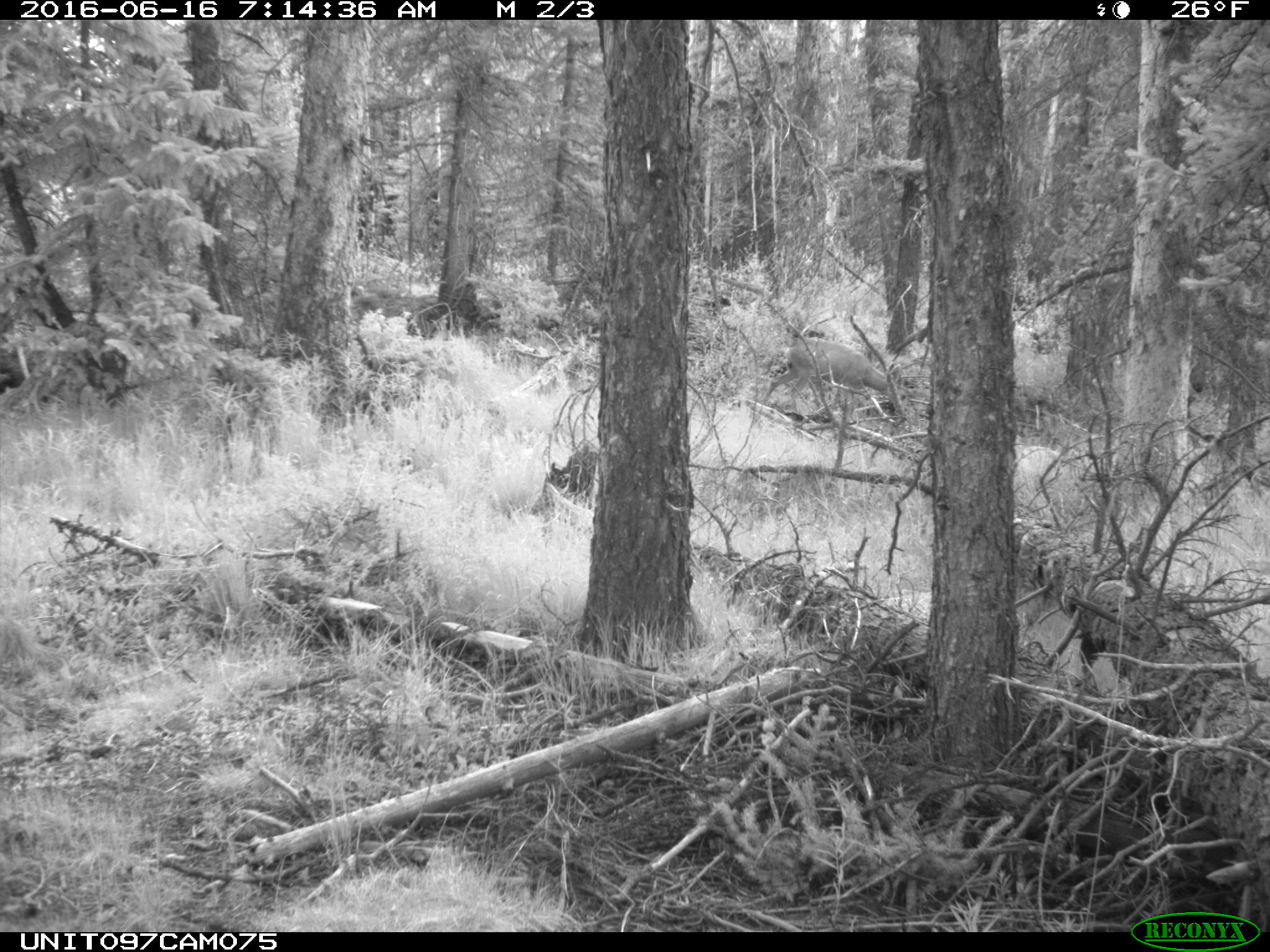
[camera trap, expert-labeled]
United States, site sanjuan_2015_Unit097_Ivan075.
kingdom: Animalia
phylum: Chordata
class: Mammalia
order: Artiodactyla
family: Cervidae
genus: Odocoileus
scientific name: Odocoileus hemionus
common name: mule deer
# # # # # # #
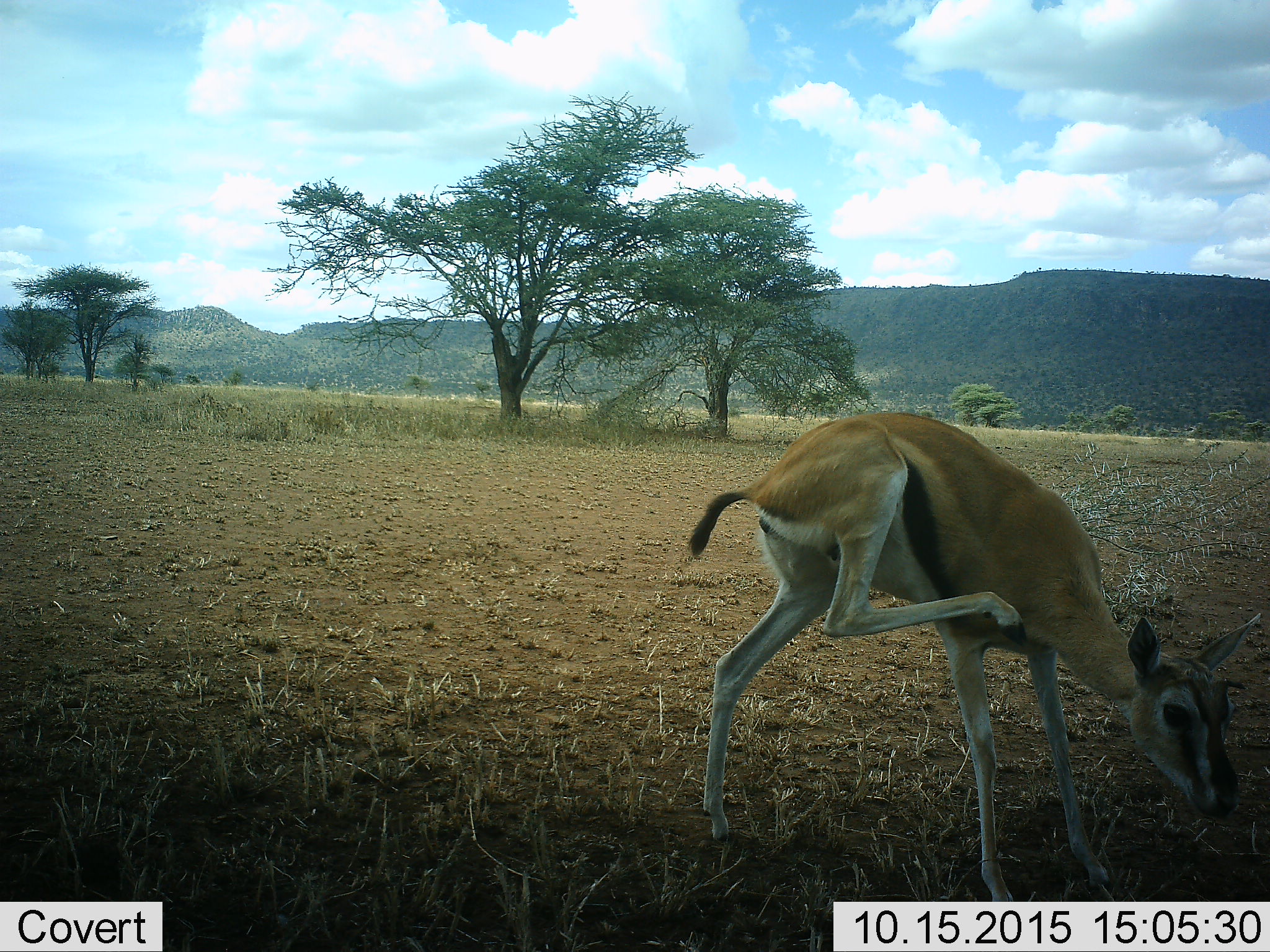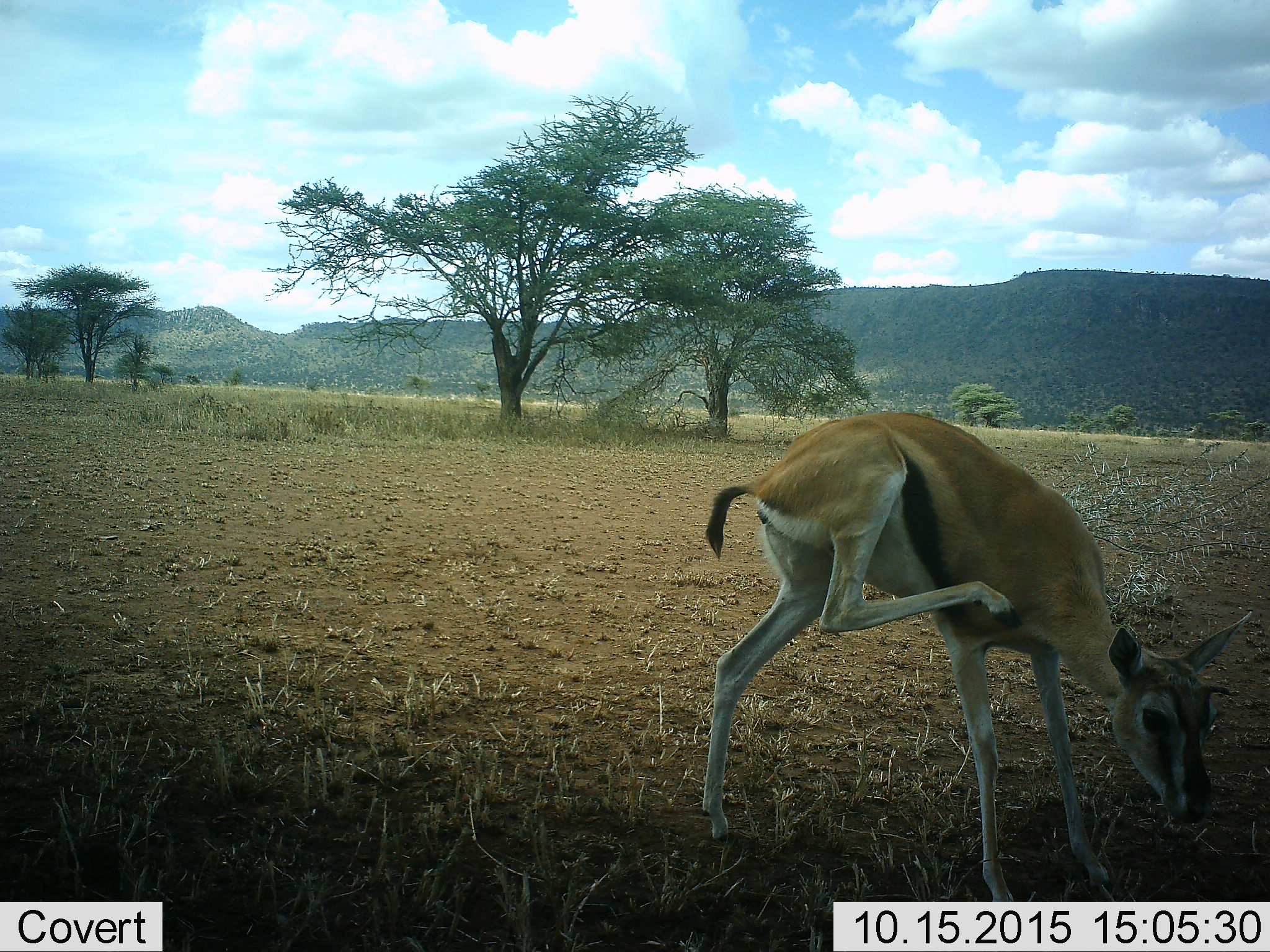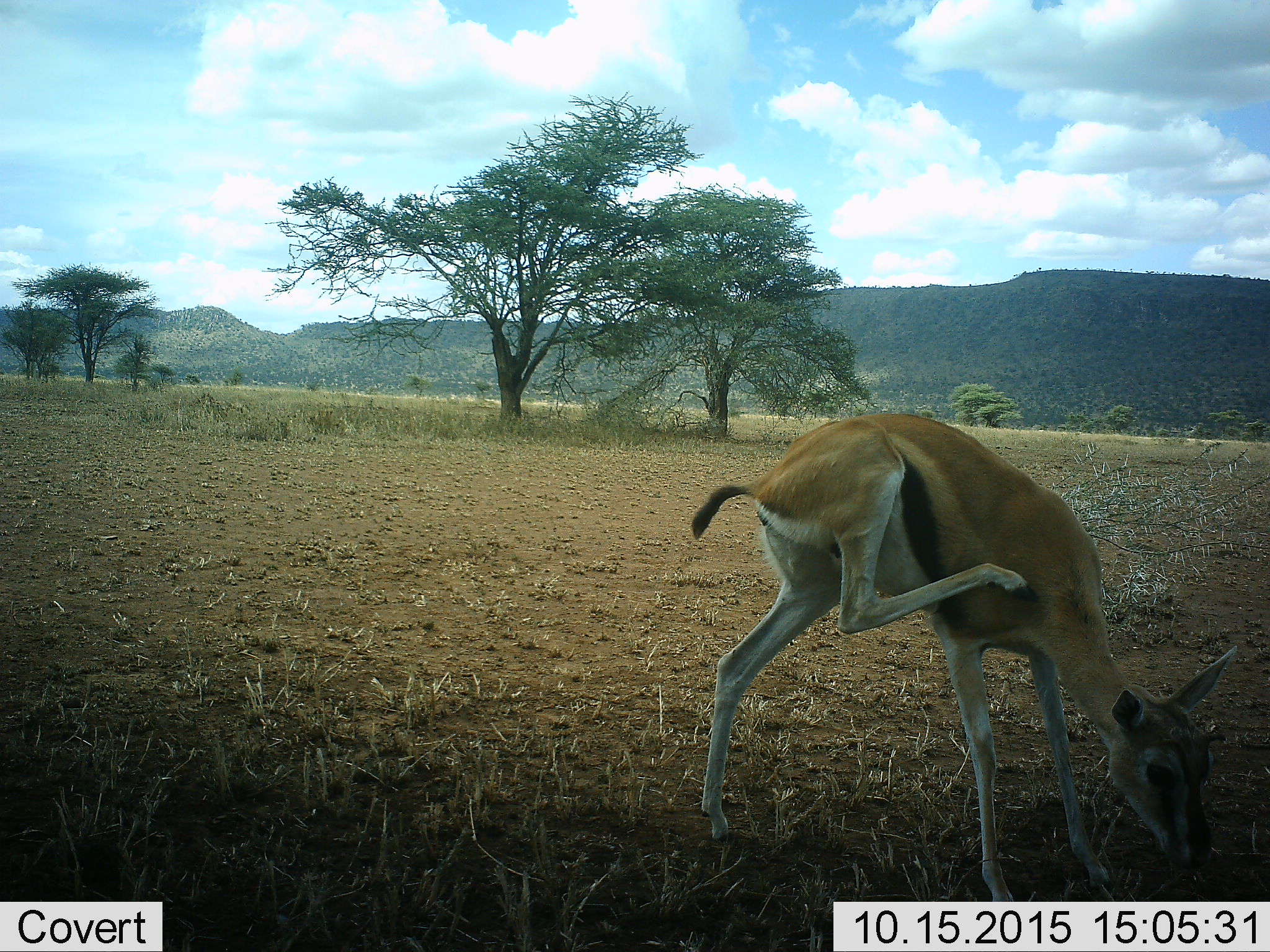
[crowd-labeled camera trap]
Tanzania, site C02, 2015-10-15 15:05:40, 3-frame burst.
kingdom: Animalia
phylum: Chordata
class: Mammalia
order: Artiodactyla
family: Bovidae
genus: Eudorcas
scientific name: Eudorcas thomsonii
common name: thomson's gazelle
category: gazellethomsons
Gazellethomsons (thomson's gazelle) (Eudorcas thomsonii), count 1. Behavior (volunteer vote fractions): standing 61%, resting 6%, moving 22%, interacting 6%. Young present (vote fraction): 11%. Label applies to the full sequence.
# # # # # # #
_WHAT THE TASK REQUIRES:_ Only the lines above from the line containing "[camera trap, expert-labeled]" through the line containing "common name: mule deer" should be retyped, exactly and with both ends included.

_EXERCISE OUTPUT:_
[camera trap, expert-labeled]
United States, site sanjuan_2015_Unit097_Ivan075.
kingdom: Animalia
phylum: Chordata
class: Mammalia
order: Artiodactyla
family: Cervidae
genus: Odocoileus
scientific name: Odocoileus hemionus
common name: mule deer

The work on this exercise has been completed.